Research Summary

Neuronal specification during nervous system development and maturation in Drosophila

Complex nervous system function depends upon the generation of many different subtypes of neurons and the lifelong modulation of their function by intercellular communication. The identity and function of a particular neuronal subtype is a product of the unique repertoire of ‘terminal differentiation’ genes that it expresses (eg. guidance molecules, ion channels, receptors, neurotransmitter biosynthetic enzymes, neuropeptides etc).

These genes are turned on after the neuron is born, but how neurons turn on the right set of genes is still poorly understood. Two regulatory inputs have been shown to play a role in regulating the expression of such ‘terminal differentiation’ genes; 1) the unique code of transcription factors expressed within the neuron, and 2) factors/signals that are secreted from the target cell that the neuron innervates. Our studies in Drosophila have demonstrated that these two inputs may actually functionally intersect to determine the mature gene expression repertoire of neurons.

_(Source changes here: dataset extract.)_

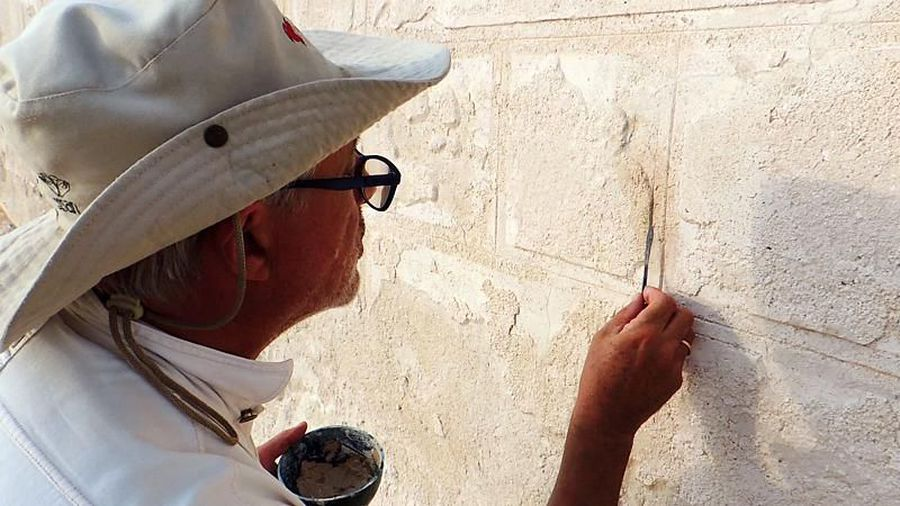 Archaeologists & filmmakers dig up the past of UAE's Shamash temple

Our research aims to investigate the mechanisms by which neurons selectively express the genes that define their unique identities and functions, exploring the roles of combinations of transcription factors and extrinsic signals. The genes and mechanisms that govern cell specification are highly conserved from invertebrates to humans. Therefore, we can learn much about the fundamental principles and molecular mechanisms relevant to vertebrate neuronal differentiation using the simpler nervous system and genetic amenability of Drosophila.

Disruption of transcription factors has been linked to congenital neurological disorders, and disruption of intercellular communication and trafficking of target-derived signals has been implicated in neurodegenerative disorders. Our studies will provide a mechanistic understanding of how these factors control gene expression pertinent to neuronal function, advancing our understanding of the aetiology of neurological disorders.

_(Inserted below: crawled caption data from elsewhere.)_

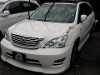 Picture 2006 Toyota Harrier 2.4(A)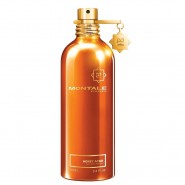 Montale Honey Aoud Perfume Unisex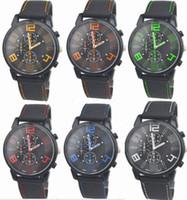 Wholesale aviator quartz sports resale online - 100pcs Mix Colors Men Causal SPORT Military Pilot Aviator Army Silicone GT Watches RW018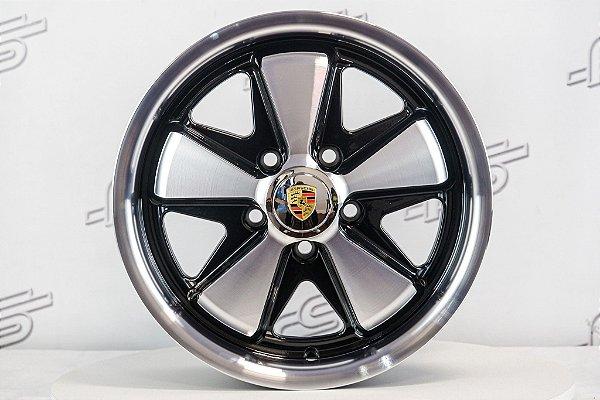 Roda 911 Fuchs Preta Diamantada Kombi Aro 15 Tala 6,5 / 5 Furos (5x112)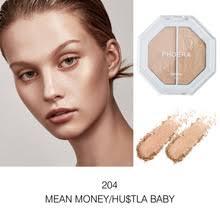 PHOERA основа для <b>лица</b> макияж осветляющая <b>пудра</b> профиль ...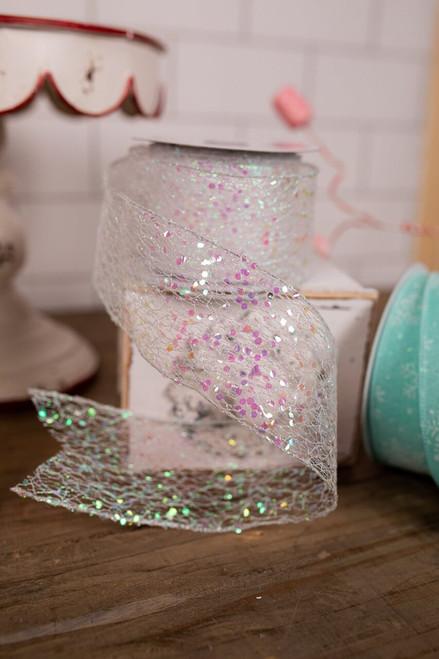 "2.5"" x 10 Yard White Glitter Holiday Christmas Ribbon"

Our laboratory is situated in the Life Sciences Institute on the UBC Main Campus. Together with Dr. Shernaz Bamji, we run The Facility for Synaptic Imaging which consists of upright and inverted Olympus FV1000 laser scanning confocal microscopes. We also share a dedicated, fully-equipped Drosophila Facility with other fly labs in the building.

Technologies & Methods

Postdoc: Children’s Hospital Boston, & Harvard Medical School (2004-05); Harvard Medical School (2000-04)
PhD: University of Alberta (1994-2000)
MSc: Aberdeen University, Scotland (1992-93)
BSc (Hon): Aberdeen University (1988-1992)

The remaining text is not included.